Since graduating from BGGS, Lucy has represented Australia in three World Youth Climbing Championships, more than 14 International Open World Cups, three World Championship events and The World Games. In 2013, Lucy won the Oceanic Lead Championships in the Open A division—a title she retained for seven years. In 2016, when the International Olympic Committee announced sport climbing would feature in the 2020 Olympic Games, Lucy set her sights on Tokyo.
As a first time Olympic sport, the sport climbing event featured three disciplines: speed; bouldering; and lead. The competition format drew ire from many in the climbing community, with some likening it to forcing swimmers to compete in several strokes rather than individual events. But not Lucy—she was happy for her sport to be recognised and excited by the prospect of competing in the world’s largest sporting event.
For three years, Lucy trained to physically peak at the Oceanic Olympic Qualifiers scheduled for March 2020. In preparation, she moved to Sydney six weeks before the event to continue her training. Ten days out, the selection trials were cancelled due to the pandemic.
‘It was a confusing time—no one knew if the trials (or the Olympics) were going to go ahead,’ Lucy said.
‘I think athletes across the world were asking the question: do I try and maintain my peak form, or do I rest?
‘I also felt an incredible sense of guilt for being so upset that the competition was cancelled. I was seeing the devasting effects of the pandemic unfold worldwide but couldn’t help but think that everything I had trained for—the sporting achievement I’d been striving for—for so long, was just gone.’
Lucy returned to Queensland, and the disappointment she felt in Sydney soon turned to relief as she decided to rest. A few months later, the Olympics were postponed, and the sport climbing selection trials were rescheduled for December 2020.
While many Australian’s spent the lockdown period, figuratively, climbing up the walls at home, Lucy did so literally, climbing a homemade wall at her parents’ house in Queensland—an innovative birthday gift to prepare for the trials. Lucy’s ingenuity didn’t stop there, using an Esky full of concrete instead of weights and water drums to maintain and develop her strength. But in the thick of her preparation, injury intervened.
‘I fractured my sacrum while on an outdoor climb which required 12 weeks’ rest to recover,’ Lucy said. ‘Of course, I was frustrated and disappointed, but it honestly was a blessing in disguise.
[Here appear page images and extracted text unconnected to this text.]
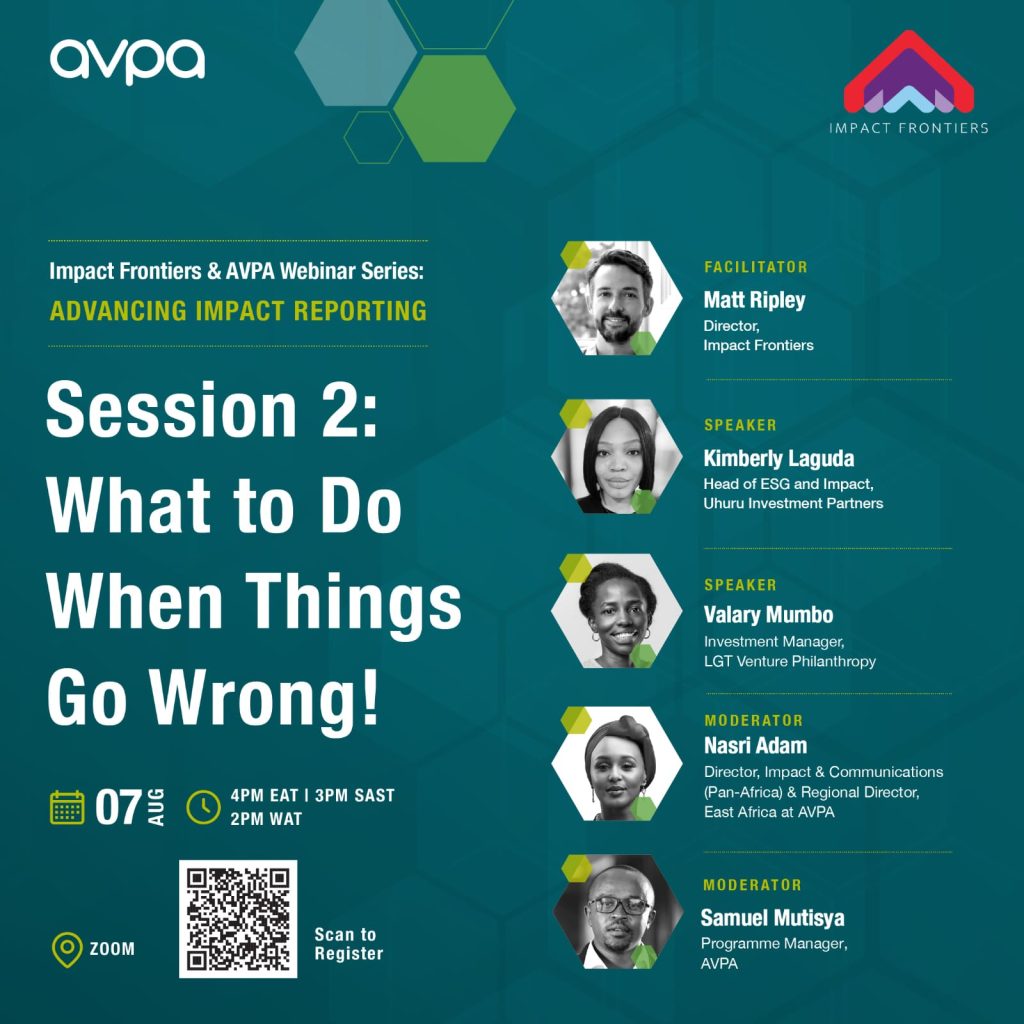 avpa

IMPACT FRONTIERS

Impact Frontiers & AVPA Webinar Series:
ADVANCING IMPACT REPORTING

Session 2: What to Do When Things Go Wrong!

07 AUG

4PM EAT | 3PM SAST
2PM WAT

ZOOM

Scan to Register

FACILITATOR
Matt Ripley
Director,
Impact Frontiers

SPEAKER
Kimberly Laguda
Head of ESG and Impact,
Uhuru Investment Partners

SPEAKER
Valary Mumbo
Investment Manager,
LGT Venture Philanthropy

MODERATOR
Nasri Adam
Director, Impact & Communications (Pan-Africa) & Regional Director, East Africa at AVPA

MODERATOR
Samuel Mutisya
Programme Manager,
AVPA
My injury meant I could work on areas that my normal training schedule didn’t allow for.’
Feeling stronger than she had in March, Lucy was prepared for the fast-approaching Olympic selection trials, only to face adversity once again.
‘I broke my toe two weeks out from the competition, and while the impact to my climbing was minimal, it certainly affected me mentally,’ she said.
‘Then, two days out of the competition, the Northern Beaches outbreak occurred, and I started to feel like everything was falling apart.’
Not one to give up easily, Lucy persevered and finished the first day of the Oceanic Olympic Qualifiers with a personal best in the speed category and second place in the lead climb.
Day two of the competition didn’t go as smoothly, with Lucy experiencing back seizures throughout the event. With a hole in her thumb, a swollen toe and her back tapped, she pushed through the pain to place third in the lead discipline. Despite a solid performance, Lucy was unsuccessful in making the team but says she was happy with her overall performance.
‘I think people expected me to be disappointed that I didn’t make the team, but to be honest, I was relieved,’ Lucy said.
‘My preparation for the games has been one of the most challenging experiences of my life. If I can overcome that, I can overcome anything. My result hasn’t stopped me from wanting to compete and improve as an athlete. It’s motivated me.’
Last month, Lucy was awarded a scholarship with the Queensland Academy of Sport in support of the upcoming World Climbing Championships in Russia in September—the first climber to receive such an award. Brisbane Girls Grammar School wishes Lucy all the best for the competition and looks forward to hearing about her continued success.